→ GOAL
Write out all of the records below again, swapping "glass lamp shade" for "pendant light" everywhere and changing nothing else. Leave out the pictures.

(Stored data)

• • • •

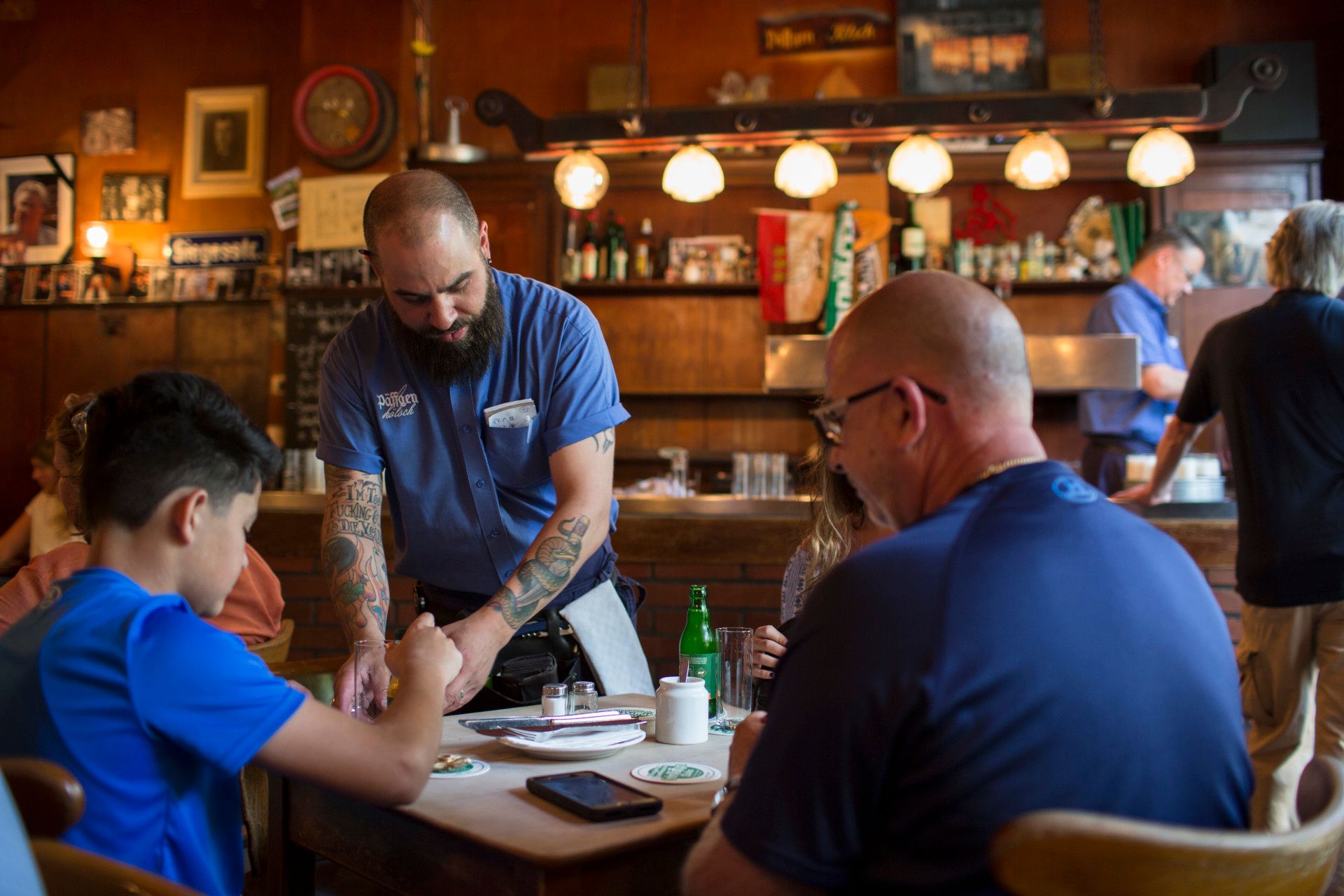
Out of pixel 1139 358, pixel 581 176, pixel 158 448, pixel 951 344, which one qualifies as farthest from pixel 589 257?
pixel 951 344

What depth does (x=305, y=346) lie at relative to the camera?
651 centimetres

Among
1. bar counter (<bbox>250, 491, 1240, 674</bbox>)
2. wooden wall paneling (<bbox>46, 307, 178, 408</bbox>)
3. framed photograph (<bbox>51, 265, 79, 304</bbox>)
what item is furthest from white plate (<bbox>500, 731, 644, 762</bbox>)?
framed photograph (<bbox>51, 265, 79, 304</bbox>)

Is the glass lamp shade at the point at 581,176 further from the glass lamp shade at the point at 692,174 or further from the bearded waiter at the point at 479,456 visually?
the bearded waiter at the point at 479,456

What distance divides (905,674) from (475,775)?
0.85m

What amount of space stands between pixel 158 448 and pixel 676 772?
0.81 m

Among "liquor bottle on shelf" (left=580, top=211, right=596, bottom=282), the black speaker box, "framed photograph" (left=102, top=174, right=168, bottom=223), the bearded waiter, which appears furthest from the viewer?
"framed photograph" (left=102, top=174, right=168, bottom=223)

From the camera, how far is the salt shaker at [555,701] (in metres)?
1.91

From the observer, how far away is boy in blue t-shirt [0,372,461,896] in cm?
118

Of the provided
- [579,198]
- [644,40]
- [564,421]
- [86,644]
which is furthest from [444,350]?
[644,40]

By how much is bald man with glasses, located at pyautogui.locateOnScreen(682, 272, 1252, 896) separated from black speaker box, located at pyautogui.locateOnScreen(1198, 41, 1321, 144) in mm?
5910

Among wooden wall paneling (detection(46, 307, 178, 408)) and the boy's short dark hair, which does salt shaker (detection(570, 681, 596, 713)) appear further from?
wooden wall paneling (detection(46, 307, 178, 408))

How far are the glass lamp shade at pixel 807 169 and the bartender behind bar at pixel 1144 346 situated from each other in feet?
5.38

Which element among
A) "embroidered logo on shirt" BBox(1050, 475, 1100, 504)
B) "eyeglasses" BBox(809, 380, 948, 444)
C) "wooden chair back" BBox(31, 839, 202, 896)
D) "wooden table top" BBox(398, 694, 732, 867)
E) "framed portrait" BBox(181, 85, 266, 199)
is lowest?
"wooden table top" BBox(398, 694, 732, 867)

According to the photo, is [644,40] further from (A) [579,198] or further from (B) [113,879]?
(B) [113,879]
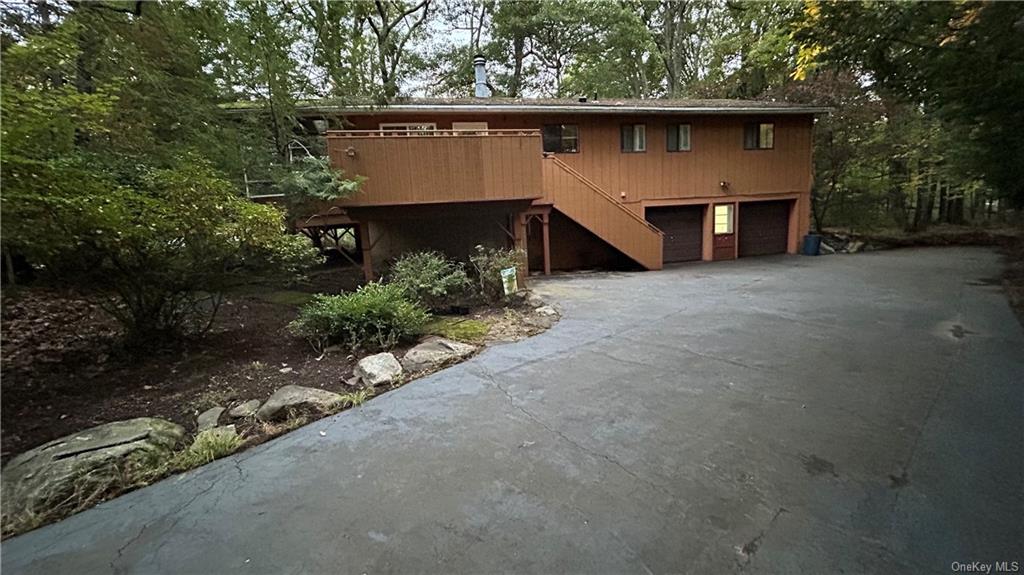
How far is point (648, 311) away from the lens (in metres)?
7.32

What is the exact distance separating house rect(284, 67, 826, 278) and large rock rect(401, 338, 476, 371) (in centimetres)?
406

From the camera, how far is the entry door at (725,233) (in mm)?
14461

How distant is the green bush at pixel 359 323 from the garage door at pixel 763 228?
12664mm

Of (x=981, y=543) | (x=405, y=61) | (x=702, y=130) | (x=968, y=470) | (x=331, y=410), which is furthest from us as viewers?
(x=405, y=61)

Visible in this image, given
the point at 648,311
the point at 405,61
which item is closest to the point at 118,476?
the point at 648,311

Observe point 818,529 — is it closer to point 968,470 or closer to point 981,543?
point 981,543

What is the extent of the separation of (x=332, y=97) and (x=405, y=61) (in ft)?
36.9

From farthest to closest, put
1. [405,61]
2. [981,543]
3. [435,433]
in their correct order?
[405,61] < [435,433] < [981,543]

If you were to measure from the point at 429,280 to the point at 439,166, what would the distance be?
8.87ft

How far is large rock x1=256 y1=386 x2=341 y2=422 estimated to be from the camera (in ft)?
13.1

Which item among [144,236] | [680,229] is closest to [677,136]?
[680,229]

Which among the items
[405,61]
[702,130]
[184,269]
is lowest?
[184,269]

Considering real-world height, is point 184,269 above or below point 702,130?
below

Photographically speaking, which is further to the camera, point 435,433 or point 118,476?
point 435,433
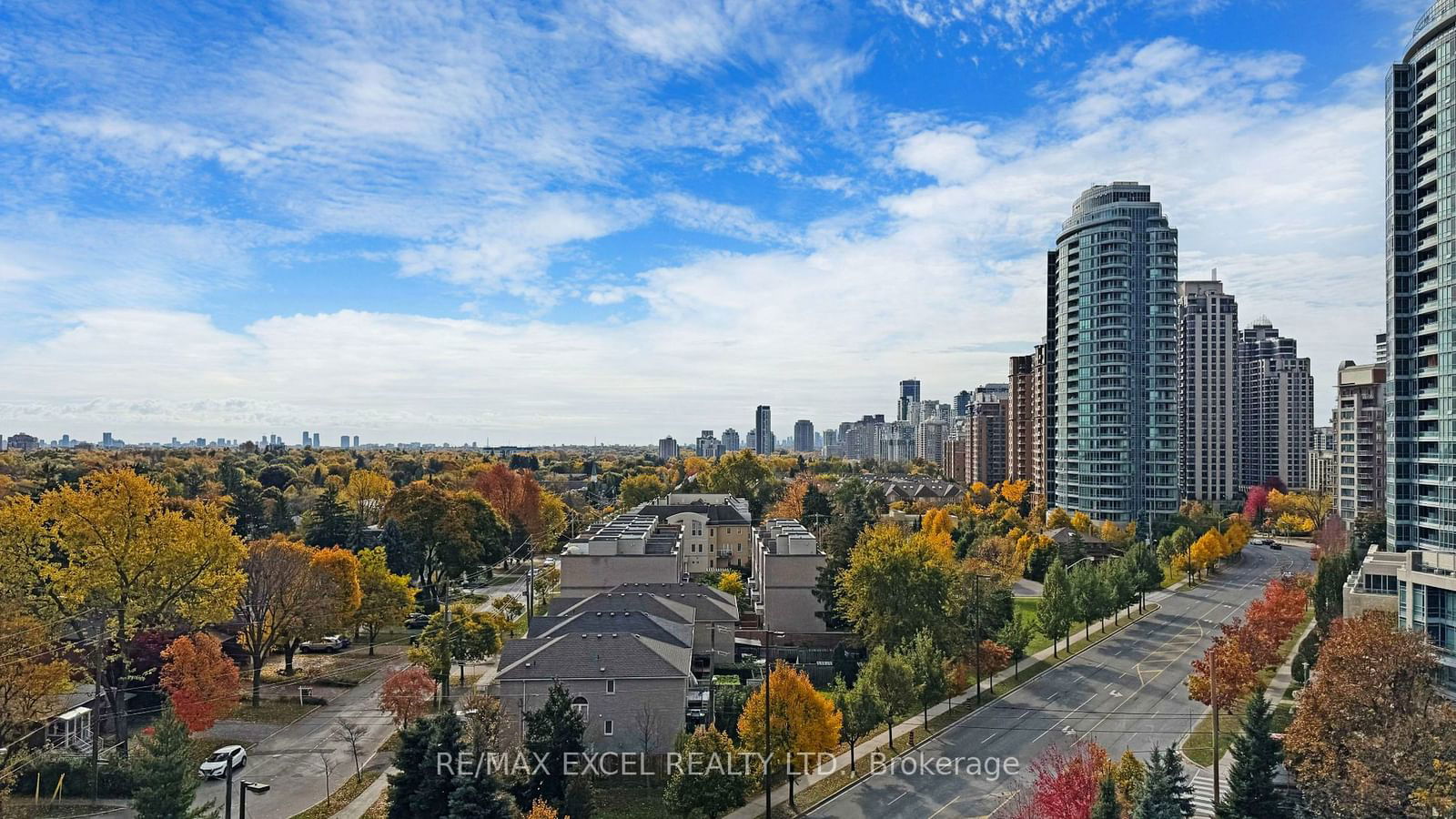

• • • •

→ REPLY TO THE TASK
Out of pixel 1139 358, pixel 581 176, pixel 158 448, pixel 951 344, which one qualifies as farthest from pixel 589 257?
pixel 951 344

What depth does (x=305, y=346) lie at relative to the camera?
651 centimetres

Among
1. bar counter (<bbox>250, 491, 1240, 674</bbox>)
2. wooden wall paneling (<bbox>46, 307, 178, 408</bbox>)
3. framed photograph (<bbox>51, 265, 79, 304</bbox>)
what item is furthest from white plate (<bbox>500, 731, 644, 762</bbox>)?
framed photograph (<bbox>51, 265, 79, 304</bbox>)

Is the pendant light at the point at 581,176 further from the pendant light at the point at 692,174 or further from the bearded waiter at the point at 479,456 visually?
the bearded waiter at the point at 479,456

What distance divides (905,674) from (475,775)?
0.85m

What amount of space stands between pixel 158 448 and pixel 676 772?
0.81 m

Among "liquor bottle on shelf" (left=580, top=211, right=596, bottom=282), the black speaker box, "framed photograph" (left=102, top=174, right=168, bottom=223), the bearded waiter, which appears furthest from the viewer?
"framed photograph" (left=102, top=174, right=168, bottom=223)

From the camera, how far is the salt shaker at [555,701] (in metres)?
1.91

From the observer, how far away is boy in blue t-shirt [0,372,461,896] in cm?
118

Of the provided
- [579,198]
- [644,40]
- [564,421]
- [86,644]
which is furthest from [444,350]?
[644,40]

By how much is bald man with glasses, located at pyautogui.locateOnScreen(682, 272, 1252, 896) separated from black speaker box, located at pyautogui.locateOnScreen(1198, 41, 1321, 144) in mm?
5910

Among wooden wall paneling (detection(46, 307, 178, 408)) and the boy's short dark hair, which does salt shaker (detection(570, 681, 596, 713)) appear further from?
wooden wall paneling (detection(46, 307, 178, 408))

How far are the pendant light at pixel 807 169 and the bartender behind bar at pixel 1144 346 situated from each other in feet?
5.38

Which element among
A) "embroidered logo on shirt" BBox(1050, 475, 1100, 504)
B) "eyeglasses" BBox(809, 380, 948, 444)
C) "wooden chair back" BBox(31, 839, 202, 896)
D) "wooden table top" BBox(398, 694, 732, 867)
E) "framed portrait" BBox(181, 85, 266, 199)
is lowest?
"wooden table top" BBox(398, 694, 732, 867)

According to the photo, is [644,40] further from (A) [579,198] or further from (B) [113,879]?
(B) [113,879]
How far is point (648, 311) away from the lens (in metres)?
7.32

What is the exact distance separating house rect(284, 67, 826, 278) and large rock rect(401, 338, 476, 371) (in centimetres)?
406

From the camera, how far is the entry door at (725,233) (in mm)?
14461

How distant is the green bush at pixel 359 323 from the garage door at pixel 763 228?
12664mm

Of (x=981, y=543) | (x=405, y=61) | (x=702, y=130) | (x=968, y=470) | (x=331, y=410), which is furthest from us as viewers?
(x=405, y=61)

Visible in this image, given
the point at 648,311
the point at 405,61
which item is closest to the point at 118,476?
the point at 648,311

Observe point 818,529 — is it closer to point 968,470 or closer to point 981,543?
point 981,543

What is the extent of the separation of (x=332, y=97) and (x=405, y=61) (in ft)?
36.9

From farthest to closest, put
1. [405,61]
2. [981,543]
3. [435,433]
in their correct order?
[405,61] < [435,433] < [981,543]

If you were to measure from the point at 429,280 to the point at 439,166, what would the distance be?
8.87ft

How far is large rock x1=256 y1=386 x2=341 y2=422 estimated to be from the camera (in ft)?
13.1

Which item among [144,236] | [680,229] is closest to [677,136]?
[680,229]

Which among the items
[405,61]
[702,130]
[184,269]
is lowest?
[184,269]

Considering real-world height, is point 184,269 above or below point 702,130?
below

Photographically speaking, which is further to the camera, point 435,433 or point 118,476?
point 435,433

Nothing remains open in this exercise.